13. Outcomes and warranties

Arqon will use reasonable care and skill, but business, revenue, cost saving, operational, or system performance outcomes depend on the client’s implementation, participation, decision-making, operational context, team adoption, third-party platforms, and other factors outside Arqon’s control.

To the maximum extent permitted by law, services and deliverables are provided on an “as is” and “as available” basis except as expressly stated in a signed agreement. Arqon does not guarantee specific business outcomes, revenue improvements, cost savings, uninterrupted system performance, or fitness for a particular purpose.

14. Limitation of liability

To the maximum extent permitted by law, Arqon excludes liability for indirect, consequential, special, or incidental loss or damage, including loss of profits, revenue, data, business opportunity, or business interruption arising out of or in connection with the website, services, or deliverables.

Nothing in these Terms excludes, restricts, or modifies any right or remedy that cannot lawfully be excluded, including rights under the Competition and Consumer Act 2010 (Cth) and the Australian Consumer Law. Where permitted, Arqon’s liability for failure to comply with a consumer guarantee is limited to resupply of services or the cost of resupply.

15. Client indemnity

The client is responsible for its data, content, materials, platform access, legal compliance, and use or modification of deliverables after completion. To the extent permitted by law, the client indemnifies Arqon and its personnel against claims, losses, liabilities, damages, and expenses arising from those matters or from the client’s breach of third-party licence terms, platform terms, applicable laws, or agreed responsibilities.

16. Termination and offboarding

Termination rights and consequences are set out in the applicable Statement of Work or written agreement. Unless otherwise agreed, either party may terminate an engagement on 30 days’ written notice, and either party may terminate for unremedied material breach, insolvency, or cessation of business.

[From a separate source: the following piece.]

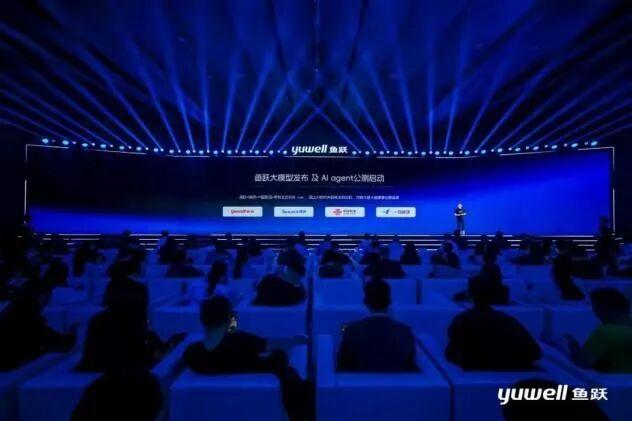 用AI联通 | “救”在身边的“AED”，你了解多少？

On termination or completion, the client must pay for services properly performed up to the effective date. Arqon will provide reasonable offboarding support as agreed, including completed deliverables, relevant handover information, and return or deletion of client confidential information and data where required by the engagement terms.

17. Portfolio references

Arqon may include a client name in a general client list unless the client objects in writing. Arqon will obtain prior written consent before publishing a detailed case study, testimonial, specific engagement description, outcomes, logo, trade mark, or branding. Approved references may be withdrawn on 30 days’ written notice, after which Arqon will remove the relevant content within a reasonable time.

18. Dispute resolution

The parties agree to attempt in good faith to resolve disputes through direct negotiation before commencing formal proceedings. If a dispute is not resolved within the timeframe in the applicable agreement, either party may refer the dispute to mediation administered by the Australian Disputes Centre or a mutually agreed mediator. Nothing prevents a party from seeking urgent injunctive or interlocutory relief.

19. Governing law

These Terms are governed by the laws of New South Wales, Australia. Each party submits to the non-exclusive jurisdiction of the courts of New South Wales and the Federal Court of Australia.